# am i wrong??



## lovehim (Jun 24, 2009)

When I met my DH, I LOVED his parents. We got along so great! The day of the wedding- everything changed. MIL started changing my wedding to fit it to what she wanted. I was NOT happy. It's only gotten worse. She has done nothing but talked negatively of me to my friends, her friends and me- but NEVER in front of DH. DH refuses to see this and tells me I have "issues". We have an 8 month old baby that I always let MIL see when it's good for both our schedules- I've NEVER withheld her despite my dislike for this woman. DH asked me to let him take dd camping next month for 3 days with his mom. I do NOT want to be away from my baby for 3 nights! TOO Much! But I refuse to be near this woman for that long... I can handle an evening with them, but I will not put myself in a situation to be mistreated for that period of time. THis is causing HUGE issue with DH and i. We have the best relationship, except this vindictive manipulative woman! I can't stand it! AND DH sees none of it other than my unwillingness to be her friend. BLEH! What can I do?


----------



## Sandy55 (Jun 3, 2009)

My MIL *exactly* like yours. 

I am a grandmother and a MIL. I am nice to my SonIL, even though I could easily find something to complain about regarding his "whatever" faults but *my grandkids are so damn cute I forget ANY bad stuff about SIL*! (See my profile pics of my GKiddos!)

### TASKS FOR THIS EXERCISE
**a.** List each shortened term that the mother-in-law thread uses for a family member, such as "MIL".
**b.** Repeat the mother-in-law thread word for word, from "My MIL *exactly*" up to and including "of my GKiddos!)".
**c.** Go on with the mother-in-law thread from the point where it stops.

### DATASET EXTRACT
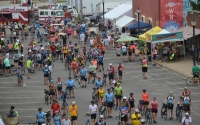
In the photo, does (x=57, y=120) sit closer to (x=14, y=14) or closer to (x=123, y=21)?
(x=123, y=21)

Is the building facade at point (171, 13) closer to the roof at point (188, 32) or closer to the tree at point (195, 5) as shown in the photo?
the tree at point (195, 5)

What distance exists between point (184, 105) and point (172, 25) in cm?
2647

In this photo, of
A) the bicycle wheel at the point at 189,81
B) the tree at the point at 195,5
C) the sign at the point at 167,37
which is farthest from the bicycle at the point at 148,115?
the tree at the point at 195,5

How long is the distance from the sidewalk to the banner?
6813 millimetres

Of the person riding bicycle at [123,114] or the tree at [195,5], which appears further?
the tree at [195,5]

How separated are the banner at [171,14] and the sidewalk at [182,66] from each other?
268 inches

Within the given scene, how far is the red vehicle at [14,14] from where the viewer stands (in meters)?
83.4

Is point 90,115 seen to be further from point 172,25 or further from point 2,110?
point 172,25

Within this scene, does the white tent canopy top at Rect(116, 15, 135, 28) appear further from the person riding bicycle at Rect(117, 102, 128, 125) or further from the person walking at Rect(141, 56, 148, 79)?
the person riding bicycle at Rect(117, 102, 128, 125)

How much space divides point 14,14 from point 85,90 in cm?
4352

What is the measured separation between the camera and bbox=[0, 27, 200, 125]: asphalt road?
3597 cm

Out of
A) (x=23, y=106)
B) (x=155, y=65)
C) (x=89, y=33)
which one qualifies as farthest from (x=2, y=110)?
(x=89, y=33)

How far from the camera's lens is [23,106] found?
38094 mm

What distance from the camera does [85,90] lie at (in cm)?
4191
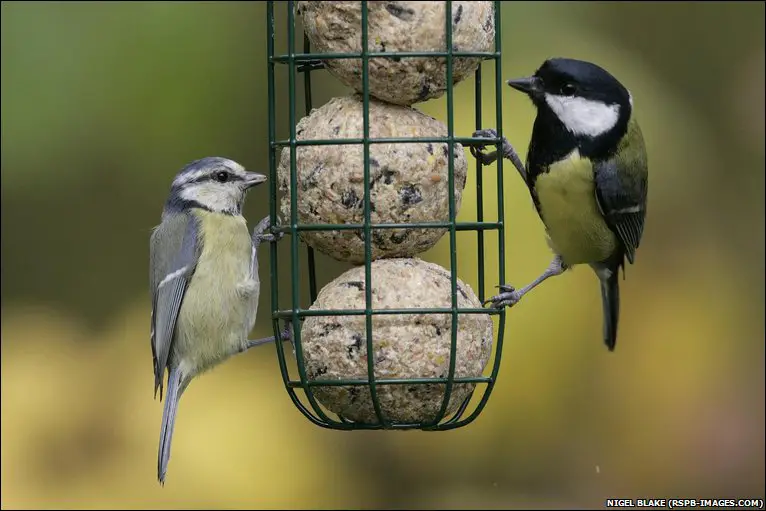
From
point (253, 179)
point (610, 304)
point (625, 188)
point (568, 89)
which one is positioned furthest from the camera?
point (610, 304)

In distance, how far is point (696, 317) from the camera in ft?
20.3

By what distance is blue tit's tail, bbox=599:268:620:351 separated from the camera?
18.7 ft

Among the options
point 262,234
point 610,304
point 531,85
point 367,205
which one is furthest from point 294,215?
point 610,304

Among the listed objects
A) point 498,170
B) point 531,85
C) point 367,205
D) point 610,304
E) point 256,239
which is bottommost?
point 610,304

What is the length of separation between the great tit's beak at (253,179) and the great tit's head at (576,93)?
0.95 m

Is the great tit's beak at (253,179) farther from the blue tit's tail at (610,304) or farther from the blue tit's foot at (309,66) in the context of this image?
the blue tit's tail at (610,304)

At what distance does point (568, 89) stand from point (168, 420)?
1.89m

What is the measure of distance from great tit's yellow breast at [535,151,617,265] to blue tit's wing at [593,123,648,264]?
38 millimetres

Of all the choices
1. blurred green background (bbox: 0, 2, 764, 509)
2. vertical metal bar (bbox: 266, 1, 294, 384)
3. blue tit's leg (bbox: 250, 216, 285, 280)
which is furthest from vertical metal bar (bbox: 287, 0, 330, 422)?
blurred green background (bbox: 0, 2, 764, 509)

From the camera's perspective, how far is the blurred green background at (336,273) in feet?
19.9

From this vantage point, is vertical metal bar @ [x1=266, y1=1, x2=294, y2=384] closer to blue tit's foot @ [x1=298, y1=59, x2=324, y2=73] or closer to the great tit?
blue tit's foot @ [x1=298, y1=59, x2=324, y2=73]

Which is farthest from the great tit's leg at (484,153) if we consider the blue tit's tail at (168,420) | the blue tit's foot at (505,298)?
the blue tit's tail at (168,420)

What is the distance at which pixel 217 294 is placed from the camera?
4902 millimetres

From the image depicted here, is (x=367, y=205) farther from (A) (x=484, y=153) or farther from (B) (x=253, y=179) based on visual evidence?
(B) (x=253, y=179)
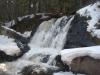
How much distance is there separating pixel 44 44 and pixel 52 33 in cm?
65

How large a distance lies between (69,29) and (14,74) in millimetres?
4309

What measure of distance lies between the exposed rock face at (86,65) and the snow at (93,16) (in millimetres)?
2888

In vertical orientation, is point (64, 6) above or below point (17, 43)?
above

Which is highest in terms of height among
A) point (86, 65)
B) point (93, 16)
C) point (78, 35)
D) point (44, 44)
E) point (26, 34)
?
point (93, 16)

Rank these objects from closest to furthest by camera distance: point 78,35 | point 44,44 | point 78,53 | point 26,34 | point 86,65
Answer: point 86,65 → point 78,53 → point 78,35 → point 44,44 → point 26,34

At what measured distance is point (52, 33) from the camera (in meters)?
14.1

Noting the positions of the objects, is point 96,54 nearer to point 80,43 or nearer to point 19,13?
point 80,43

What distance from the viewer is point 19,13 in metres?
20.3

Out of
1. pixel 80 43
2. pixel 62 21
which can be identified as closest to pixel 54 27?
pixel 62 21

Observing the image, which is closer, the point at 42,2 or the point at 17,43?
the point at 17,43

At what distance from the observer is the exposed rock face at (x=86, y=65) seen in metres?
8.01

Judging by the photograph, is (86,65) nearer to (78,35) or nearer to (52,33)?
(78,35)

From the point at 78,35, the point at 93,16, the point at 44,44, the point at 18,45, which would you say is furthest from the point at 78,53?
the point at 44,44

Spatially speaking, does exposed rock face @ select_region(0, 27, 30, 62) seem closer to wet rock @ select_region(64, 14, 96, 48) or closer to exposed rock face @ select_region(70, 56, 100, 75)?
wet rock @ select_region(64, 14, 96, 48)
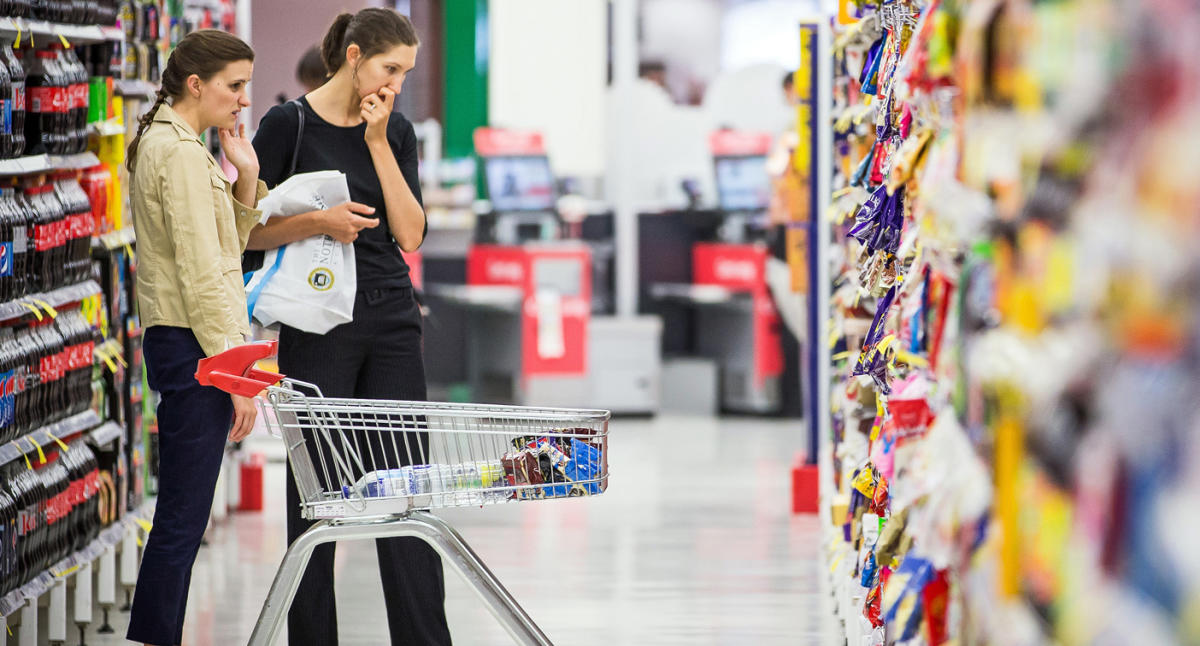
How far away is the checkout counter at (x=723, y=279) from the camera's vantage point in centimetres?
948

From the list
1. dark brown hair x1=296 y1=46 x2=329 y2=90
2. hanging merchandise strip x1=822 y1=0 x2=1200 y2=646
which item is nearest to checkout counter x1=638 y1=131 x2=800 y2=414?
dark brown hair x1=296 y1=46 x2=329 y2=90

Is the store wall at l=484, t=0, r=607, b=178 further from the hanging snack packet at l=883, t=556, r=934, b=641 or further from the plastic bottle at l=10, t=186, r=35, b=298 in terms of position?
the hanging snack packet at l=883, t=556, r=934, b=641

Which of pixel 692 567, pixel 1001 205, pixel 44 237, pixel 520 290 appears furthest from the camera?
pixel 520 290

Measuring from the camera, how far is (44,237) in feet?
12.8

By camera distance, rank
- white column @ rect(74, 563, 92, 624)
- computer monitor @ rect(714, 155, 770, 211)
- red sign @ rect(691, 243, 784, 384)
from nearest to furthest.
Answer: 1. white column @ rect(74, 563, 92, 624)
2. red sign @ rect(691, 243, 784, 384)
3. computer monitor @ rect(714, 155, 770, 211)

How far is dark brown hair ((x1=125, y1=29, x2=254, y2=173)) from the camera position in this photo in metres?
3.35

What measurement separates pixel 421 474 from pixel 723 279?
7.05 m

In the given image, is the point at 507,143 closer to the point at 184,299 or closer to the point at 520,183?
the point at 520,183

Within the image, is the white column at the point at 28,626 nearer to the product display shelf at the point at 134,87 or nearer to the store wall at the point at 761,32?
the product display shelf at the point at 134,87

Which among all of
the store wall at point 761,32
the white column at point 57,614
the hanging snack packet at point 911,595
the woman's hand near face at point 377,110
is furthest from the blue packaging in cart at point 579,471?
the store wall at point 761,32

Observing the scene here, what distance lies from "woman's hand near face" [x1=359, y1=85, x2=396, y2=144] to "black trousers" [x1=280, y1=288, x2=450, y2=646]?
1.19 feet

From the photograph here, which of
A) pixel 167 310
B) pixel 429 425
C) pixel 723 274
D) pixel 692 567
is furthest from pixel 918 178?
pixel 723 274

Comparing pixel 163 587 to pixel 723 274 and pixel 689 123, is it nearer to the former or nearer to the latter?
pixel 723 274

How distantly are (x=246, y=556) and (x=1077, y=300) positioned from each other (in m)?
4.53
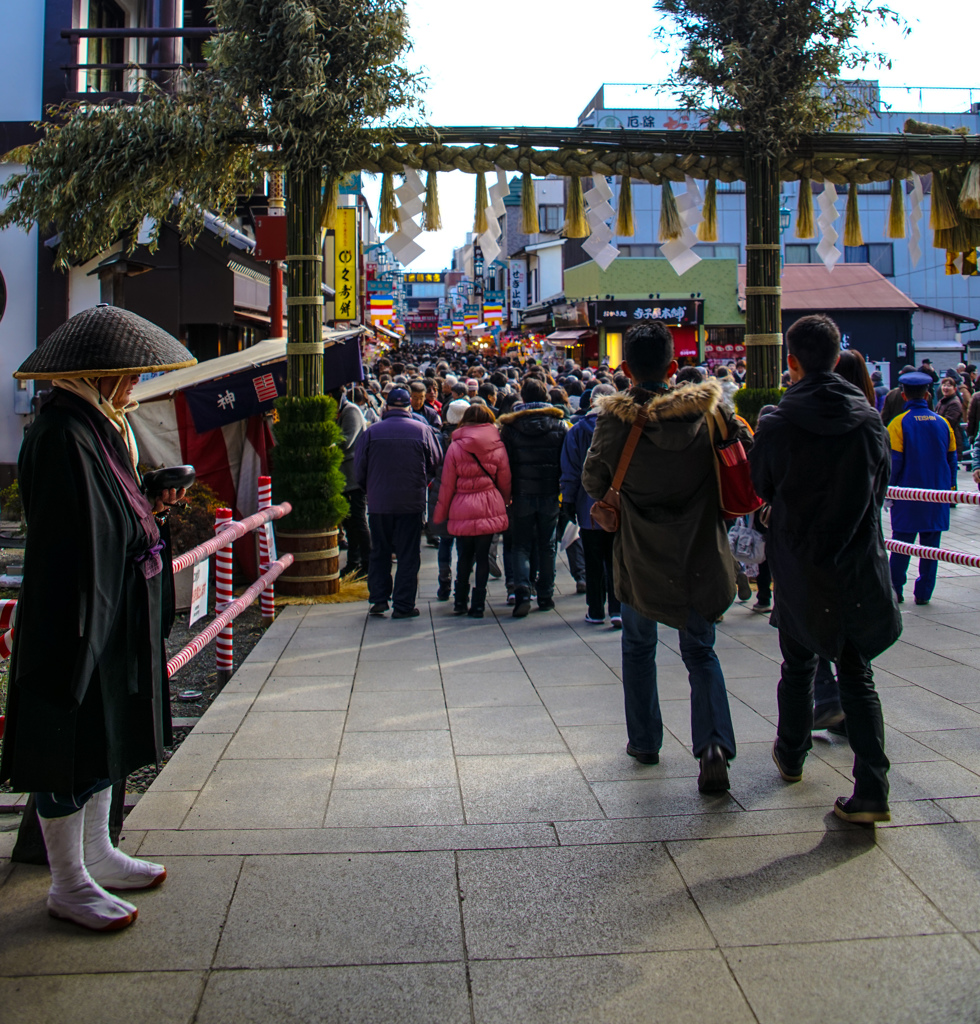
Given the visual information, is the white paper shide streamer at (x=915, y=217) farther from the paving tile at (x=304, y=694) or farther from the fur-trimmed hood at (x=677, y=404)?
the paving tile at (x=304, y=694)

### TASK-BY-TASK OUTPUTS
**a.** DH, MIL, dd, SonIL, SIL, GKiddos

**b.**
My MIL *exactly* like yours. 

I am a grandmother and a MIL. I am nice to my SonIL, even though I could easily find something to complain about regarding his "whatever" faults but *my grandkids are so damn cute I forget ANY bad stuff about SIL*! (See my profile pics of my GKiddos!)

**c.**
Tell your dh, she is either nice and understands her *place* in *his life with you* or she *doesn't *get to see gkids AND an intact family and marriage is more important than a GM at this stage of the game. 

Game over. :smthumbup: 

AND if DH does not agree with you, tell him "Choose your team, _Buttercup_!". 

My DH chose _my_ team because Moms can't do what wives can do and men need more than a peanut butter and jelly sammich and a pat on the top of their cute little heads, KWIM?


----------



## preso (May 1, 2009)

I am lucky my MIL not only lives far away but also that in my husbands previous marriage, he learned to have GOOD BOUNDRIES with his mother.
My husbands ex's mother ( his MIL) was one huge reason they divorced..............
I am glad and grateful I have no MIL problems with my husband. In the past I dated men with evil or stupid or crazy mothers...
It is very frightening when a grown mans mother is like this.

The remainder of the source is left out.